In short, you're buying a dominant cash machine temporarily discounted by macro fear.
#2 Google (Ticker: GOOGL)
Current Price | Price Target | Upside |
|---|---|---|
$145.60 | $192 | ~32% |
Background:
Google’s stock has pulled back amid tariff news and general macro worries. Ad revenue is recovering, but fears around economic slowdown are hitting sentiment.
Thesis:
Tariffs raise global uncertainty, and advertisers pull back when recession risk rises. But Google’s core—Search, YouTube, and Android—remains indispensable.
AI is powering a new chapter in search. Google is quietly rebuilding its moat while trading at a reasonable multiple.
In short, you're buying a digital empire with upside from AI and recovery in ads, trading at a discount due to temporary fear.
#1 Oracle (Ticker: ORCL)
Current Price | Price Target | Upside |
|---|---|---|
$128.27 | $173 | ~31% |
Background:
Oracle has sold off with the rest of tech on economic concerns and trade tensions. Investors worry enterprise spending might slow.
Investment Thesis:
Tariffs and recession fears often hit legacy tech harder—but Oracle’s transition to cloud gives it new life. Its infrastructure is mission-critical for businesses that don’t want to risk downtime.
Oracle isn’t just software—it’s becoming the backend for AI workloads. Their partnership with Nvidia is flying under the radar.
In short, Oracle is a stealth cloud and AI play, trading cheap because people still think it’s the old Oracle.
Play Smart. Win Big. Build Wealth.
Disclosure: I currently own positions in MSFT and GOOGL.

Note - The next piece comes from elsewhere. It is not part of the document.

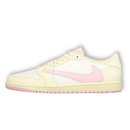 Travis Scott Air Jordan 1 Retro Low lace-up sneakers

Disclaimer: The stock picks and information provided here are for informational and educational purposes only and should not be considered financial advice. I am not a financial advisor, and all investments involve risk. Please conduct your own research, consult a professional financial advisor, and carefully consider your own financial situation and risk tolerance before making any investment decisions. The performance of past stock picks is not indicative of future results, and you assume full responsibility for any decisions made based on this information.